Defendant assigns as error the trial court’s exclusion of defendant’s testimony on direct examination relative to the punishment imposed on him for a prior conviction. After testifying on direct examination to the time and place of a prior conviction, defendant was asked by his counsel, “and what sort of sentence did you receive?” The State’s objection to this question was sustained. Defendant’s counsel then asked, “Are you presently on parole or probation?” Again, the State objected and was sustained.

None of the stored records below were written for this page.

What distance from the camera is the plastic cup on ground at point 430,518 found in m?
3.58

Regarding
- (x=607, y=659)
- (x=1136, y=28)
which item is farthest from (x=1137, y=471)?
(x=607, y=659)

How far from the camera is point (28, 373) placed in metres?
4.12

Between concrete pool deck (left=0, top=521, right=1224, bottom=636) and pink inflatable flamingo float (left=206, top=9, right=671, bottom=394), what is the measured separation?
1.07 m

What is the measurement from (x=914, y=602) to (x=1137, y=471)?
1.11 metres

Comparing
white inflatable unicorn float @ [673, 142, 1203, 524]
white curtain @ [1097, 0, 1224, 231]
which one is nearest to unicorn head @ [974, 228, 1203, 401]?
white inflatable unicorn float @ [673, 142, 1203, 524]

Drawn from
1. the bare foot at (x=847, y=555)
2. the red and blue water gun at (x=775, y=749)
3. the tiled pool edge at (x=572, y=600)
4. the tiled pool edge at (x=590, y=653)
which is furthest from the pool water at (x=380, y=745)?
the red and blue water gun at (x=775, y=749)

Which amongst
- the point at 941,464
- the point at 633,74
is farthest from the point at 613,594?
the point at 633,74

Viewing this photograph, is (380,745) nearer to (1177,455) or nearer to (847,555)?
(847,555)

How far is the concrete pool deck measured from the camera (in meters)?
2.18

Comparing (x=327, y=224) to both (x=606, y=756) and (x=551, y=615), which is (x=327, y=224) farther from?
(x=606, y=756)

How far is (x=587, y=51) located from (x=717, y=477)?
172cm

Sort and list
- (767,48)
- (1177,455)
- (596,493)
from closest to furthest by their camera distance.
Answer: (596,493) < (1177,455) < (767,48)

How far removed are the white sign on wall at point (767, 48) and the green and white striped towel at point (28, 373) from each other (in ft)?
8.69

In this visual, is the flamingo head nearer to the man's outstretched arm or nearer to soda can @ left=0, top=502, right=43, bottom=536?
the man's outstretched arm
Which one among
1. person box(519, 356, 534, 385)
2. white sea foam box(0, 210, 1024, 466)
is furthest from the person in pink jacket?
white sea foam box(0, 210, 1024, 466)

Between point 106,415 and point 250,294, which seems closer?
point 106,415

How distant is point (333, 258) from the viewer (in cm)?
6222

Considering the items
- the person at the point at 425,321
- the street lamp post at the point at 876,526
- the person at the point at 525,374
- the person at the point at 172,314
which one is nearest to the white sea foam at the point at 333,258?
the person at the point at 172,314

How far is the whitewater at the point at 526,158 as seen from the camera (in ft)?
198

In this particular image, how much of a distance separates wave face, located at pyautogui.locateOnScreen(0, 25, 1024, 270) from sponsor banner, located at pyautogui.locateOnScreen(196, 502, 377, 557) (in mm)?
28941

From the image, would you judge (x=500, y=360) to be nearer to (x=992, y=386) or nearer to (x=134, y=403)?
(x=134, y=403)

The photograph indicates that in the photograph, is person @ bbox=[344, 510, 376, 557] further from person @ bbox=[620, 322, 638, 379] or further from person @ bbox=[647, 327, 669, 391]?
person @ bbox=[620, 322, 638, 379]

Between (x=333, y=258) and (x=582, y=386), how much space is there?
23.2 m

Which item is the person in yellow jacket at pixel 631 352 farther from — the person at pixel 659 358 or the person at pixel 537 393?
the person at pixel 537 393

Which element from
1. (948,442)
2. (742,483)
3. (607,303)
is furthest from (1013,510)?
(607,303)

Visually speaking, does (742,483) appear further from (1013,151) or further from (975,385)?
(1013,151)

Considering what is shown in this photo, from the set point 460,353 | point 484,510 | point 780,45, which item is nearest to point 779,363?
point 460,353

Defendant contends that the fact that he was on parole at the time of the alleged commission of the crime charged was relevant to his intent or state of mind at that time in that it tends to establish that defendant would not knowingly commit another crime and risk reactivation of a twenty-two (22) year prison term. In arguing that this evidence should have been admitted, defendant relies on the well-recognized rule that evidence tending to establish the requisite, specific intent of the accused is competent notwithstanding such evidence also discloses the commission of another offense, see State v. Atkinson, 275 N.C. 288, 161 S.E. 2d 241 (1969), and seeks to extend this rule to allow inquiry into the punishment imposed as a result of the former offense. We find no merit in this contention.
We find no controlling authority in North Carolina on this point. It is true that the rule permitting, for purposes of impeachment, cross-examination of witnesses with respect to their prior convictions has been extended to allow inquiry into the punishment imposed as a result of these convictions. State v. Finch, 293 N.C. 132, 235 S.E. 2d 819 (1977); Ormond v. Crampton, 16 N.C. App. 88, 191 S.E. 2d 405, cert. denied, 282 N.C. 304, 192 S.E. 2d 194 (1972). However, we do not think this rule lends support to *97defendant’s position in the instant case. The underlying purpose of the rule allowing a witness to be cross-examined with respect to prior convictions is separate and distinct from that allowing evidence to be elicited on direct examination which discloses the commission of another offense. See State v. Williams, 279 N.C. 663, 185 S.E. 2d 174 (1971); State v. McClain, 240 N.C. 171, 81 S.E. 2d 364 (1954). Under the former, evidence elicited goes to the credibility of the witness and is admitted for impeachment purposes only. State v. Williams, supra; 1 Stansbury’s N.C. Evidence (Brandis Rev. 1973) § 112. However, under the latter rule — upon which defendant relies — the evidence is admissible, as substantive evidence, only if it tends to establish a material element of the crime charged. State v. McClain, supra.
Guided by these principles, we are of the opinion that any probative value the proffered testimony may have had was far outweighed by the distraction inherent in placing such details before the jury. Therefore, this evidence was irrelevant and properly excluded.
Defendant further assigns as error the following portion of the court’s charge:
“. . . and third, that when the defendants presented that bill in payment for goods or in payments for any item worth any money from either of the stores they knew that it was false or had no reason to believe that it was a good bill." (Emphasis added.)
Defendant contends that the emphasized portion of the instruction was erroneous in that it put the burden of proof on the defendant to show that he had reason to believe that the bill was good. He argues that the jury would be misled to think that, in order to acquit defendant, they must believe defendant’s story as to how he got the bill. This contention is without merit.
The challenged instruction recited one of the elements which the court charged that the State must prove beyond a reasonable doubt before finding defendant guilty of attempting to obtain property by false pretense. It was the State, not the defendant, upon whom the court cast the burden. This burden, which the State was required to prove beyond a reasonable doubt, was “that defendants knew the bill was false or had no reason to believe that it was a good bill.” We can see no burden resting on *98the defendant as a result of the challenged instruction. This assignment of error is overruled.
We have carefully examined the remaining assignments of error and find them to be without merit.
In the trial we find no prejudicial error.
No error.
Chief Judge BROCK and Judge CLARK concur.